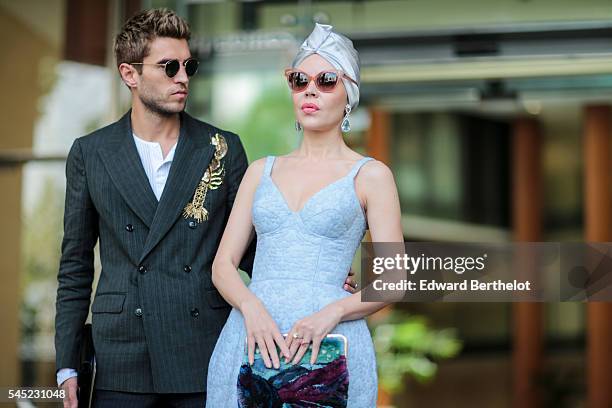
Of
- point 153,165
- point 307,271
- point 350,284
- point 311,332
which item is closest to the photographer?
point 311,332

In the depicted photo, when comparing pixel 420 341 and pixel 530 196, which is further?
pixel 530 196

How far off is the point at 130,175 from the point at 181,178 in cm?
15

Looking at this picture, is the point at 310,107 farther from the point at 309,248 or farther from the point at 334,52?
the point at 309,248

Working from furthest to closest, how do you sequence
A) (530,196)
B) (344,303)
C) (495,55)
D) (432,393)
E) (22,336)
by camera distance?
(530,196) < (432,393) < (22,336) < (495,55) < (344,303)

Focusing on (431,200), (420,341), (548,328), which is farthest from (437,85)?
(548,328)

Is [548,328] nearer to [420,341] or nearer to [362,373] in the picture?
[420,341]

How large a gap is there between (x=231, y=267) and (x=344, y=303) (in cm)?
34

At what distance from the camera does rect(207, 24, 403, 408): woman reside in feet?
9.16

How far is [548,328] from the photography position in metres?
15.4

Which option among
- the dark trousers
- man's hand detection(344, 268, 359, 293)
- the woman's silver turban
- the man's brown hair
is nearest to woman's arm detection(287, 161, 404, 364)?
man's hand detection(344, 268, 359, 293)

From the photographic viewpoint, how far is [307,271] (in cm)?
288

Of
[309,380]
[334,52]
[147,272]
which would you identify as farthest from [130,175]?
[309,380]

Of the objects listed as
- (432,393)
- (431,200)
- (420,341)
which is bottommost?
(432,393)

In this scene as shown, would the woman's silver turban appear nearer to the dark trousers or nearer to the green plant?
the dark trousers
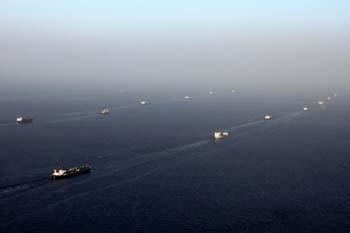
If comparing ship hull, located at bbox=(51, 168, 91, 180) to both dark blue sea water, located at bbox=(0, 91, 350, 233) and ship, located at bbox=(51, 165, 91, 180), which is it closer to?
ship, located at bbox=(51, 165, 91, 180)

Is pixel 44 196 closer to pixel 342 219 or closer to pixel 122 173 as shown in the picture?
pixel 122 173

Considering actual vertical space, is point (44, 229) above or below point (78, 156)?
below

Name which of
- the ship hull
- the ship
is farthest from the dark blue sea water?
the ship

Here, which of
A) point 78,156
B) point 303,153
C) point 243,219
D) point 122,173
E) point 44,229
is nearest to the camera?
point 44,229

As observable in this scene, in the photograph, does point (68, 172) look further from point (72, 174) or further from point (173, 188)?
point (173, 188)

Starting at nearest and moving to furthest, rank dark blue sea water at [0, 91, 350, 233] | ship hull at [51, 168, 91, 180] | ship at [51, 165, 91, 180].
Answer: dark blue sea water at [0, 91, 350, 233]
ship hull at [51, 168, 91, 180]
ship at [51, 165, 91, 180]

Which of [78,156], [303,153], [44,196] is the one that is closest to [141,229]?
[44,196]

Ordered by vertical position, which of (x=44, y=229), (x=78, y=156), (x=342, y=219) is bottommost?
(x=342, y=219)

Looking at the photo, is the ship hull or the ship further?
the ship
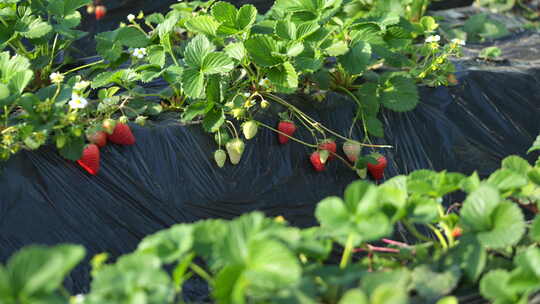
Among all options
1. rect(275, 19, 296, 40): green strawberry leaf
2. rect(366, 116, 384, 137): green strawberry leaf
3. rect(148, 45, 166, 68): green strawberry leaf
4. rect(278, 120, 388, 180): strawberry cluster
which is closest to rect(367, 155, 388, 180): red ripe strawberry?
rect(278, 120, 388, 180): strawberry cluster

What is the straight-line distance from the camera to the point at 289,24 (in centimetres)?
272

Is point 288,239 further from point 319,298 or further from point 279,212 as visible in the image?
point 279,212

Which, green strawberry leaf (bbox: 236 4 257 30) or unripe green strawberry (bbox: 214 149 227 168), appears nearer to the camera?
unripe green strawberry (bbox: 214 149 227 168)

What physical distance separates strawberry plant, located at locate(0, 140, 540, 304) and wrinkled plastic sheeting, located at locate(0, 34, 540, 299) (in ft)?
2.99

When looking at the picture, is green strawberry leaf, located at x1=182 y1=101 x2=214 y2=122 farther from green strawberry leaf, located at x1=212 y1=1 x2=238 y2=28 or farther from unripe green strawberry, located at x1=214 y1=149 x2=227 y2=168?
green strawberry leaf, located at x1=212 y1=1 x2=238 y2=28

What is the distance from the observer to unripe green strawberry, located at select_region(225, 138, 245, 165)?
2.61 m

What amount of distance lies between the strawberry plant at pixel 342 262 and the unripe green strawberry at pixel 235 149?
923 mm

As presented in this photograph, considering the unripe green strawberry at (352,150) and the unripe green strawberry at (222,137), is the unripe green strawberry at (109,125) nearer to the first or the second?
the unripe green strawberry at (222,137)

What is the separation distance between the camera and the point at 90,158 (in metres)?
2.41

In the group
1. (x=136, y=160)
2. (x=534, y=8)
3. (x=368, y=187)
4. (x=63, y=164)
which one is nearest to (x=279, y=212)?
(x=136, y=160)

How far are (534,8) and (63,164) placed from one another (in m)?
4.24

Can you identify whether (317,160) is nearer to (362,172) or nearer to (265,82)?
(362,172)

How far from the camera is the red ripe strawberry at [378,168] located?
111 inches

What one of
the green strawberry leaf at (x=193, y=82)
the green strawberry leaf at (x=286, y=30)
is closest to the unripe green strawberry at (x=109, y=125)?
the green strawberry leaf at (x=193, y=82)
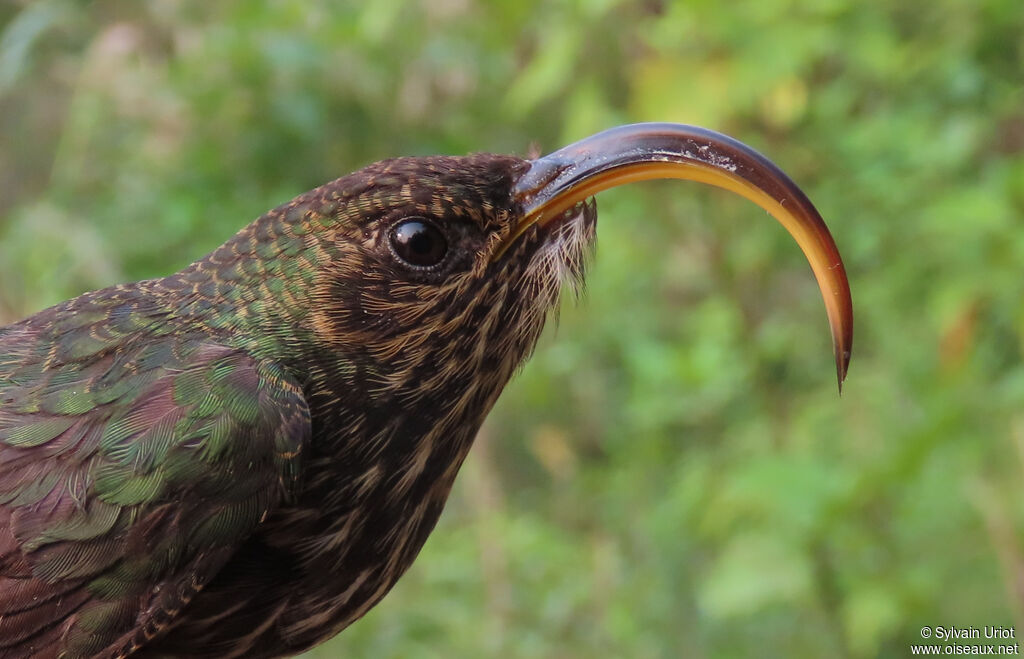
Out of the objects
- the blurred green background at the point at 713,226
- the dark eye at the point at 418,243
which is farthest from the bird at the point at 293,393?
the blurred green background at the point at 713,226

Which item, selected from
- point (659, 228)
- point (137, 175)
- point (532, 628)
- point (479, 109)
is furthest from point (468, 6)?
point (532, 628)

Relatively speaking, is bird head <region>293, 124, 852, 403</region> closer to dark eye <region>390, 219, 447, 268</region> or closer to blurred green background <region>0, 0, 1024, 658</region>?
dark eye <region>390, 219, 447, 268</region>

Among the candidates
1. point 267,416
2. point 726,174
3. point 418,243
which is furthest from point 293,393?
point 726,174

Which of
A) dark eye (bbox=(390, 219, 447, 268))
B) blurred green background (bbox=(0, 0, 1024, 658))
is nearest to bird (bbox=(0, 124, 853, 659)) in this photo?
dark eye (bbox=(390, 219, 447, 268))

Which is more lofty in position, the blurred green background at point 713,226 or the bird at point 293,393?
the blurred green background at point 713,226

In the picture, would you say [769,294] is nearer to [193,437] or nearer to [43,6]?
[43,6]

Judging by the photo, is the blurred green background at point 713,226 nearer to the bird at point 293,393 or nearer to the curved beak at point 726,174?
the bird at point 293,393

****************************************

## Stated problem
Write out, word for word, every line from the one containing "Which item, selected from" through the last line of the records above.

## Reply
Which item, selected from
- point (659, 228)
- point (137, 175)
- point (532, 628)
- point (479, 109)
is furthest from point (468, 6)?
point (532, 628)

Relatively speaking, is bird head <region>293, 124, 852, 403</region> closer to dark eye <region>390, 219, 447, 268</region> or closer to blurred green background <region>0, 0, 1024, 658</region>?
dark eye <region>390, 219, 447, 268</region>

Among the candidates
1. point 267,416
2. point 726,174
3. point 418,243
which is furthest from point 293,393?
point 726,174

Which of
A) dark eye (bbox=(390, 219, 447, 268))
B) blurred green background (bbox=(0, 0, 1024, 658))
is nearest to bird (bbox=(0, 124, 853, 659)) in this photo?
dark eye (bbox=(390, 219, 447, 268))

Which is more lofty in position, the blurred green background at point 713,226 or the bird at point 293,393?
the blurred green background at point 713,226

In the picture, would you say [769,294] is nearer to [193,437] or nearer to [43,6]?
[43,6]

Judging by the photo, is the blurred green background at point 713,226 nearer to the bird at point 293,393 or nearer to the curved beak at point 726,174?
the bird at point 293,393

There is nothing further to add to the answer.